Have you ever noticed that sometimes you use commas in a list of modifiers, and sometimes you don’t?
“The big black car turned the corner.”
“The shiny, bright car turned the corner.”
So why is that?
Because adjectives have an order.
(Silence fills the room)
You have different types of adjectives: quantity, quality, size, age, color, origin, and type. The website http://grammar.ccc.commnet.edu/grammar/adjectives.htm actually breaks it down further in a table called “The Royal Order of Adjectives”: Determiner (four, her), Observation (shiny), Physical Description (size, shape, age, color), Origin (English, French), Material (silk, metal), Qualifier (basketball). But I can’t remember that much, so I’ll go with the first list.

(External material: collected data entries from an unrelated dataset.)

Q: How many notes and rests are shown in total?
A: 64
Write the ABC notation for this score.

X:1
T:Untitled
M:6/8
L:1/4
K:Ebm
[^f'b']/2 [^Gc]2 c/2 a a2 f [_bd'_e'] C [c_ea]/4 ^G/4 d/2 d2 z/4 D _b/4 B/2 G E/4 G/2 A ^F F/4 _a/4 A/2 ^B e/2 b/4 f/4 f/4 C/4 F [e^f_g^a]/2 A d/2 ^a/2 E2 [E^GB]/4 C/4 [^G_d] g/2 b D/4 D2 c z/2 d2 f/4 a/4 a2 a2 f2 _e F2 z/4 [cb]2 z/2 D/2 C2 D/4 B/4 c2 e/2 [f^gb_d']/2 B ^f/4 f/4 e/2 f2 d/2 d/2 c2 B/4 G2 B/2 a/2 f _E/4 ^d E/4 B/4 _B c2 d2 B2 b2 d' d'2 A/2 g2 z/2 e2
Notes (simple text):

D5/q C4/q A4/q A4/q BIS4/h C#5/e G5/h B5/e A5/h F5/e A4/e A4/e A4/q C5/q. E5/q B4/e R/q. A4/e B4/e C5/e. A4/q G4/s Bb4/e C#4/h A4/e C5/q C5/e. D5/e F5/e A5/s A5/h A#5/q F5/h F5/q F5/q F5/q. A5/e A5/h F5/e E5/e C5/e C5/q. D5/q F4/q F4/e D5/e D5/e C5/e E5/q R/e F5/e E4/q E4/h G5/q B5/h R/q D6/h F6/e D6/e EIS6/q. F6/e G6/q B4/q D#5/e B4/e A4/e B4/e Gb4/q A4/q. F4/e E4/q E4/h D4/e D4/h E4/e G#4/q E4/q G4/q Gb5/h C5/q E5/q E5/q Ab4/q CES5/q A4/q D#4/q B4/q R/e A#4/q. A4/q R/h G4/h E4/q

When you have two adjectives in a list, if they are of different types–color and quality, like the first example–then you don’t need a comma (big black car). If you have two of the same type, like two quality adjectives (shiny, bright car), then you need a comma. Think of it this way–if a sentence would sound right if you add an “and,” you would need a comma: “The shiny and bright car.” (It actually sounds childish to say “the shiny bright car.”) But you wouldn’t say “the big and black car.” No comma. It’s even more noticeable with numbers and qualifiers. You certainly wouldn’t say “the two and green shirts” or “the old and English purse.”
And … you should line your adjectives up in that order. It’s just weird to say “black two cars.” No, you would say “two black cars.” And in a long list, you don’t have a comma between the first two of different classes, or the last two, but between all the middle ones. So, “the four expensive, gigantic, old, green, English silk purses.”
Never thought there was a science to it, did you? Me neither. Sometimes our language exhausts me.
Man, I love herding out with grammar! And yes,it is completely exhausting.